Spring was such a strong character that Garrett paled in comparison. A little farther into the book, we learn that he ran away from enslavement when he was fourteen and joined the Union Navy, read law because that was what his father wanted but ultimately became a carpenter for his own self-fulfillment. The author calls him a “cinnamon roll” hero and while he sweetly loved Spring and introduces her to foreplay and desire, he was too blankly just there for a lot of the story. There was some instant love going on too, he's ready to move out west to be with Spring already at around the 40% mark.

She’d chosen him for now, so he contented himself with holding her close and listening to the rain.

As always, Ms.
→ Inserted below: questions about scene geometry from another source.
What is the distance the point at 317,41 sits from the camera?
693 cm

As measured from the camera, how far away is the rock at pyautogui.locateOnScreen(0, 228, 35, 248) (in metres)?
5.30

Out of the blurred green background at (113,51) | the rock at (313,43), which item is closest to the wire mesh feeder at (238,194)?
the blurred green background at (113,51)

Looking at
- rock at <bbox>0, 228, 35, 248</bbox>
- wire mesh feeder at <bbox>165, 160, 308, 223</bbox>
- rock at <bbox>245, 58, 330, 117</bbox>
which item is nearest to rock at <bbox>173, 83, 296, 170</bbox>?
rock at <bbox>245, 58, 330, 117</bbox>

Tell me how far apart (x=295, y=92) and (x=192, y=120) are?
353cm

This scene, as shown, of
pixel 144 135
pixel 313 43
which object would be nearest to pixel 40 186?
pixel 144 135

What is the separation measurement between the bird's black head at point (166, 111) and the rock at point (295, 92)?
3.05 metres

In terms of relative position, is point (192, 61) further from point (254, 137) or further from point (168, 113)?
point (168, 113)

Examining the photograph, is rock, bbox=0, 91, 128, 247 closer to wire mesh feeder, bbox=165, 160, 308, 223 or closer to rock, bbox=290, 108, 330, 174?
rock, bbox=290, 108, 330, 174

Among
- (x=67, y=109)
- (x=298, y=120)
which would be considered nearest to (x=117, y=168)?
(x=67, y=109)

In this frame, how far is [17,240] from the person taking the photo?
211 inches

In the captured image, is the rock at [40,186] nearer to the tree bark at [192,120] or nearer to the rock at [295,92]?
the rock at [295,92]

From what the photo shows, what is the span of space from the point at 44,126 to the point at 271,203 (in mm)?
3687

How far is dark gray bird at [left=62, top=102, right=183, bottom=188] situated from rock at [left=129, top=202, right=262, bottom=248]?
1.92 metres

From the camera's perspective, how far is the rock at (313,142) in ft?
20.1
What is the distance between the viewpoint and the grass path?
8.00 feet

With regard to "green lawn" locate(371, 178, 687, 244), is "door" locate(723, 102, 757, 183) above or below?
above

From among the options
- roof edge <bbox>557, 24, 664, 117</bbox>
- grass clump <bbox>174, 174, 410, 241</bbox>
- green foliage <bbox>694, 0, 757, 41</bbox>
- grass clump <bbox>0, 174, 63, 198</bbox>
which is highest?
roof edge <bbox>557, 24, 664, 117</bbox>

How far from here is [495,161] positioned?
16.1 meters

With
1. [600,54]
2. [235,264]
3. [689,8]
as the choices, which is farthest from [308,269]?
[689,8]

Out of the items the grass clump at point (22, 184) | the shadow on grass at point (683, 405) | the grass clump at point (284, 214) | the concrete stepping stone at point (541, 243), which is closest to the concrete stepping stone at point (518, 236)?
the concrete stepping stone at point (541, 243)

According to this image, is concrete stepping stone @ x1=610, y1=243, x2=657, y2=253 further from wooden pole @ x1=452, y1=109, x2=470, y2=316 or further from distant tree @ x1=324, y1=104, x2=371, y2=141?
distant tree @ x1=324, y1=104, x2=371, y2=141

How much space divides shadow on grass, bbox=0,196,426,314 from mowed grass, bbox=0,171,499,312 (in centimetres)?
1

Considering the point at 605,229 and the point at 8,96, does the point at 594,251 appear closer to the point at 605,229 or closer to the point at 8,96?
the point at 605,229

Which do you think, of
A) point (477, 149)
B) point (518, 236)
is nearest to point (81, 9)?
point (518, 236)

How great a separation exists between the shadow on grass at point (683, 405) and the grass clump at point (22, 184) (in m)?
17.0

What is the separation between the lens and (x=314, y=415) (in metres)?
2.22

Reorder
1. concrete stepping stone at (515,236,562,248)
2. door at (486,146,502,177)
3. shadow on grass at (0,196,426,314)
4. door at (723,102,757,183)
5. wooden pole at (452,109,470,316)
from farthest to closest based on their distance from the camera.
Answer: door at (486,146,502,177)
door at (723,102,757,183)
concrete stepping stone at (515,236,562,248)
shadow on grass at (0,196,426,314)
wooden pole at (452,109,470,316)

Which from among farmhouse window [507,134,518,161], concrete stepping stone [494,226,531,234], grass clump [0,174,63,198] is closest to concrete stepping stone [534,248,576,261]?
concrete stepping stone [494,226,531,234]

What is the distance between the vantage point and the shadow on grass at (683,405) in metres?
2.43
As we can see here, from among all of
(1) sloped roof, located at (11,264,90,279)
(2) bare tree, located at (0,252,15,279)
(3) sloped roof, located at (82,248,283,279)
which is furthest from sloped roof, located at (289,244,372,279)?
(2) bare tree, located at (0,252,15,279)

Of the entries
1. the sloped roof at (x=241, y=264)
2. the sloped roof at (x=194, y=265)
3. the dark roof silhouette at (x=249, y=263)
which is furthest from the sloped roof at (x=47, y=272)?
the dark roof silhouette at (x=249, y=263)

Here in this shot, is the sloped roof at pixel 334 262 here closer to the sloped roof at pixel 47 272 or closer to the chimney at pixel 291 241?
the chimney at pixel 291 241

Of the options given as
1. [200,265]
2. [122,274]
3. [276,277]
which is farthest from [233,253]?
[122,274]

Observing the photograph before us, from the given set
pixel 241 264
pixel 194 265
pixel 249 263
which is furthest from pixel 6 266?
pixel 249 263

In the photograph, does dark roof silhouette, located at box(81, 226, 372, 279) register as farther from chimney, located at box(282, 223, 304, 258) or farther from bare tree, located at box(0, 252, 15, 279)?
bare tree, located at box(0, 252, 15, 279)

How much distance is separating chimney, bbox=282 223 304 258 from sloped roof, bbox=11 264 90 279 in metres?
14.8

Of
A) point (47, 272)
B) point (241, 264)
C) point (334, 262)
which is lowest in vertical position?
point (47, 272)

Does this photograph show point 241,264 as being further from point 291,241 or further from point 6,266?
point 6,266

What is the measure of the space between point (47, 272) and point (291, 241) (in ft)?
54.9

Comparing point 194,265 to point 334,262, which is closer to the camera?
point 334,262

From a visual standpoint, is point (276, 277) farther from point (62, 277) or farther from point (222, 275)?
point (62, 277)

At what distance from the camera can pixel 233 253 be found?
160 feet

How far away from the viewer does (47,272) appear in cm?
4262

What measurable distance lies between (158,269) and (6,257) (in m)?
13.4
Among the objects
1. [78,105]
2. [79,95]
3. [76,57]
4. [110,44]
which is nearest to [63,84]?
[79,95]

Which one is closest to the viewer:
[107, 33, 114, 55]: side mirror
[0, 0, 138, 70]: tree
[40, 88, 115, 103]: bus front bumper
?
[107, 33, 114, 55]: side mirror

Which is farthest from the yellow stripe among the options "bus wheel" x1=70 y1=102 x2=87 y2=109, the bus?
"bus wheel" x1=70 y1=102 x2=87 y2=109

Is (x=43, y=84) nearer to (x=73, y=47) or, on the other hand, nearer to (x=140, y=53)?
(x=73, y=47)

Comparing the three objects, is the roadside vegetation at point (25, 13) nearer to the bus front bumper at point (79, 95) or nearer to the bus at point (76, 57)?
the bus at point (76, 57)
Jenkins shines with her family dynamics and the second half provides that with Garrett having a heart-to-heart with his father about how he wants to live his life his way (it's a pretty emotional conversation as Garrett's father explains why he tries to control and hold so tightly to his two children) and Spring having to deal with unresolved issues with her grandfather. There's some drama with the son of the man Spring worked for, which I thought added good angst, but he brought along another character that wanted to build a saw mill and that whole storyline and its characters never felt settled in right and broke up some cohesive story structure for me. Along with emotional family dynamics, you'll always get interesting historical portions that help create a feel for the setting and characters. There's mention of sundown newspapers, the Sandy Creek Massacre, a Civil War ship battle, and the beginning of Jim Crow.

Being around Garrett McCray had altered her thinking about life and her place in it in ways that were new and challenging: from how she defined respect, to what she deserved from a man in bed. In his calm, quiet way he’d changed her, not necessarily into a better person but a different one.

With Spring and Garrett's love feeling too instant for me, I never fully felt the emotion in their bedroom scenes and those were what was left to carry the heft of their relationship in the second half. There's some ending angst with Spring not wanting children that gets resolved fairly quickly but still in a way that left me feeling their relationship was more of a happily for now instead of a happy sigh ever after. Ms. Jenkins does the old west vibe wonderfully, this couple just didn't strike any heavy emotionally chords for me.